## What you are asked to do
Copy the records below exactly, from the line containing "Poštovní známka K-U-T 1972 Vlajky Mi# 230" through the last line, and leave out every picture.

## Dataset entries
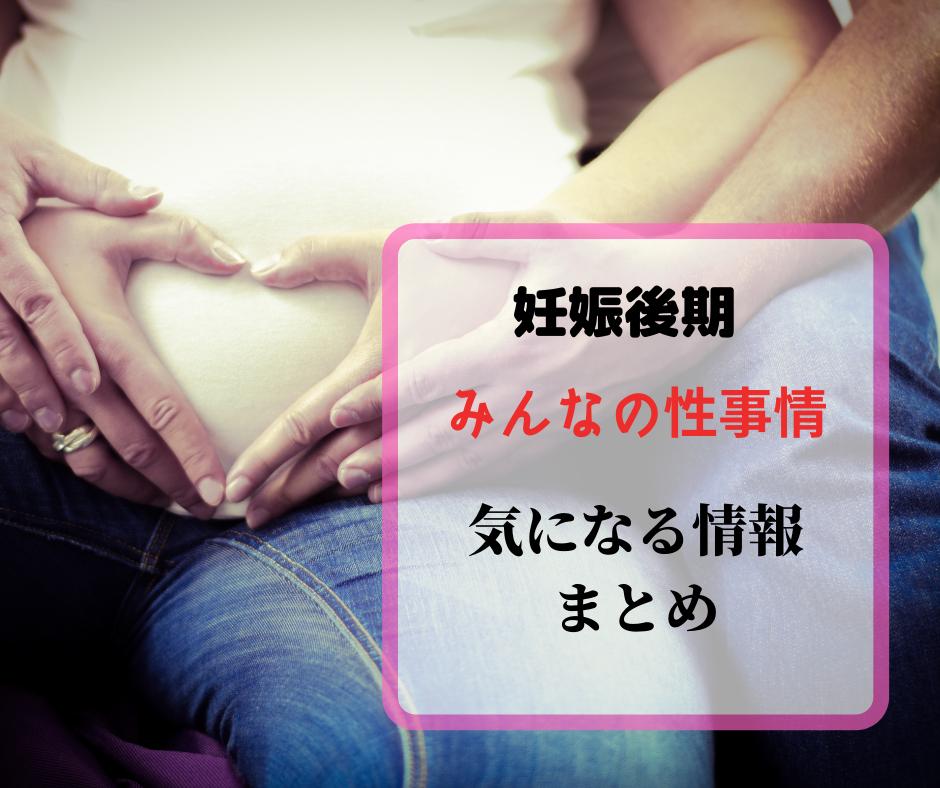 オナニー 初期 妊娠 超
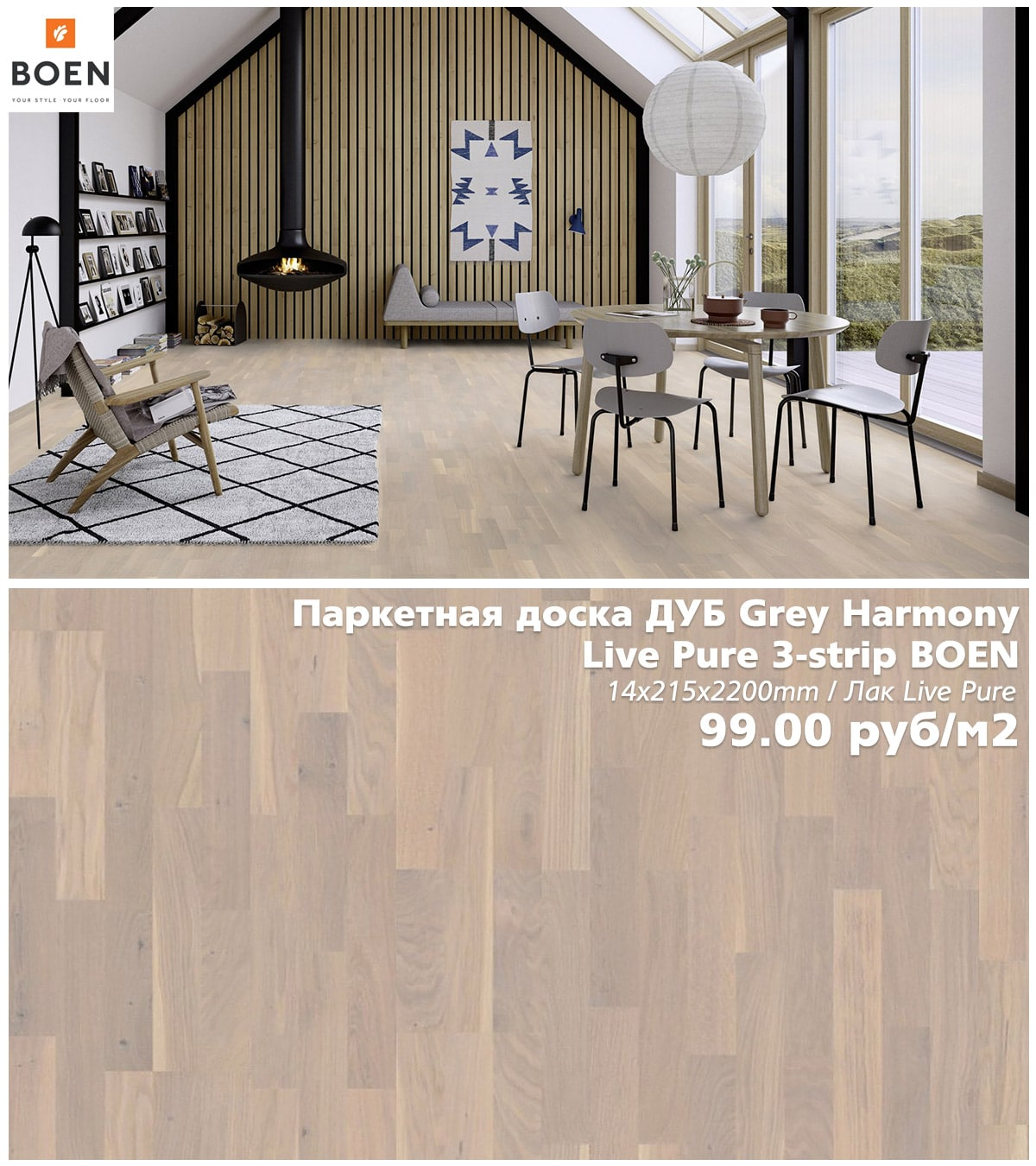 Дуб Grey Harmony Live Pure 3-strip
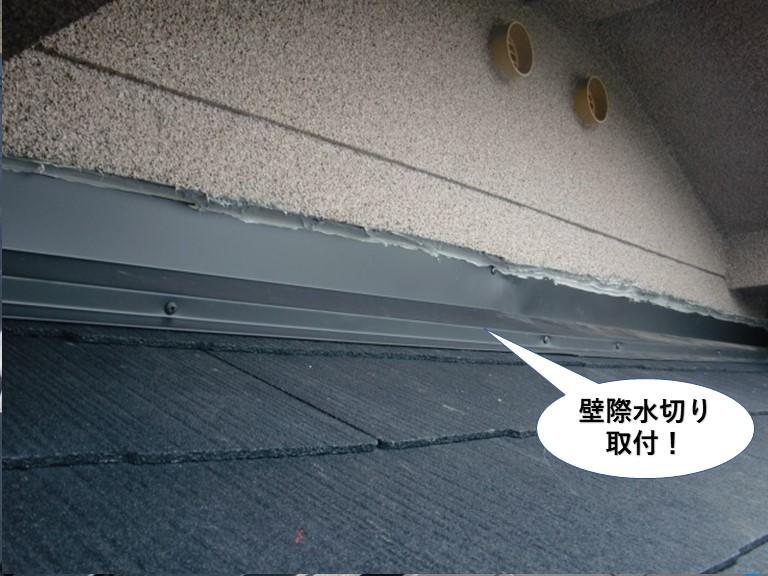 岸和田市で壁際水切り取付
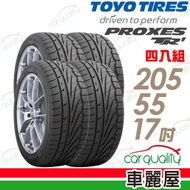 【TOYO】PROXES TR1 溼地操控性輪胎_四入組_205/55/17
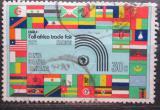 Poštovní známka K-U-T 1972 Vlajky Mi# 230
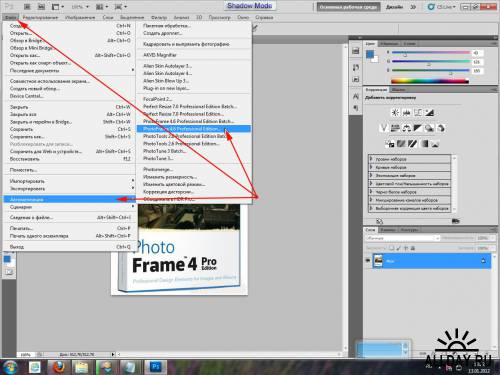 OnOne PhotoFrame Professional Edition 4.6.6 (2011/ENG/x86/x64)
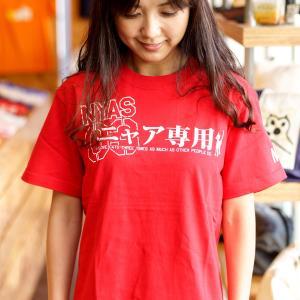 Tシャツ メンズ レディース 半袖 猫 ニャア専用 ネコ ねこ 猫柄 雑貨 SCOPY スコーピー ...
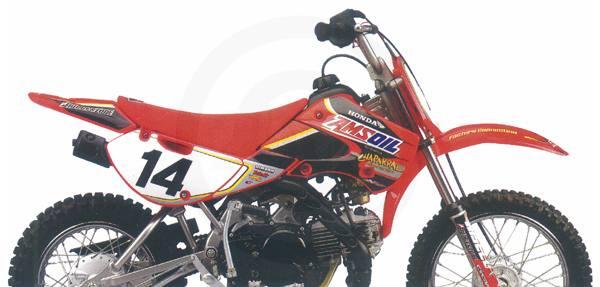 Polisport Complete Stock Red Plastic Kit for Honda CRF 450 R 2004 90109 64-90109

## The completed task
 Poštovní známka K-U-T 1972 Vlajky Mi# 230
 OnOne PhotoFrame Professional Edition 4.6.6 (2011/ENG/x86/x64)
 Tシャツ メンズ レディース 半袖 猫 ニャア専用 ネコ ねこ 猫柄 雑貨 SCOPY スコーピー ...
 Polisport Complete Stock Red Plastic Kit for Honda CRF 450 R 2004 90109 64-90109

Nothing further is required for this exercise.